** Opening EXCERPT TO READ block **

Nearly 100 years ago, the American Association for Labor Legislation, an association of progressive social scientists and economists, led an effort to enact compulsory health insurance at the state level. That effort met with determined opposition from medical practitioners, businesses, and assorted Conservative groups. It is remarkable how familiar the arguments of the opposition to reform were to those we hear today. Here is a sampling:
Compulsory health insurance “is autocratic and not democratic. It strikes at the root and foundation of the fundamental law of our land: life, liberty and the pursuit of happiness.”
“This legislation is an immediate institution of State socialism, and an abrogation of the rights of the individual to the control of his own life and property.”
Compulsory health insurance is “Un-American, Un-economic, Unfair, Un-Scientific and Un-scrupulous.”
Health insurance will “revolutionize the practice of medicine so that the physician will professionally cease to be an individualist and will be but a cog in a great medical machine.”
Health insurance will “imperil the advancement of medical research…all the great discoveries in medicine have resulted from individual effort. There is no initiative in bureaucratic medicine. Bring your health insurance and what incentive will a young man have to spend his time in research work? You will strike a blow at the very foundation of medicine.”

** Closing EXCERPT TO READ block **
** Opening DATA EXCERPTS block **

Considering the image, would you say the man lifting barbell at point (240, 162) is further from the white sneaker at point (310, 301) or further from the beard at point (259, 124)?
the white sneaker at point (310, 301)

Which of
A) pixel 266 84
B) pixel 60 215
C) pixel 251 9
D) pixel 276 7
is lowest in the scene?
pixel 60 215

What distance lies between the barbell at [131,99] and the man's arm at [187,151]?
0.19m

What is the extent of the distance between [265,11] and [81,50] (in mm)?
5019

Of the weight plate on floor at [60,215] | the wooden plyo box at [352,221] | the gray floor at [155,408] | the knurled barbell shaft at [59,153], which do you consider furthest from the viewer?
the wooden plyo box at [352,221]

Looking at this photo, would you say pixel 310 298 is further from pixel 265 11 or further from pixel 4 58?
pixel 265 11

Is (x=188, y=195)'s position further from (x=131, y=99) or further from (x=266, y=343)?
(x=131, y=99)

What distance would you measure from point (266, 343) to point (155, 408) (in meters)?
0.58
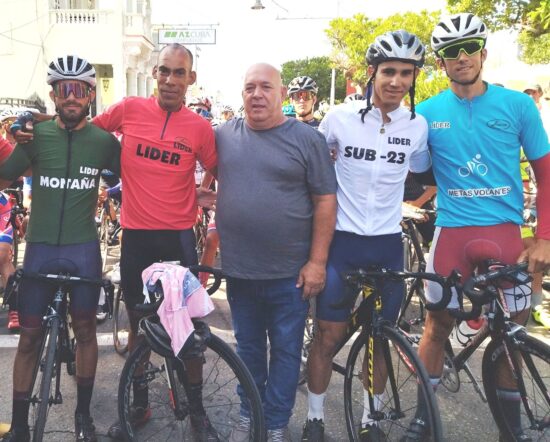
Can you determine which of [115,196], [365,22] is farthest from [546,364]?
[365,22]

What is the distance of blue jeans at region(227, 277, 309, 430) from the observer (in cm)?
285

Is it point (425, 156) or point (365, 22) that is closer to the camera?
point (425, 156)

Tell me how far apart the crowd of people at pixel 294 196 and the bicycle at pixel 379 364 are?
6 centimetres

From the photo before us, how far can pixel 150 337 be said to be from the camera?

** Closing DATA EXCERPTS block **

In the text about the early push for compulsory health insurance, which group led the effort nearly 100 years ago? These entries were drawn from a different source than the text.

The American Association for Labor Legislation, an association of progressive social scientists and economists, led the effort.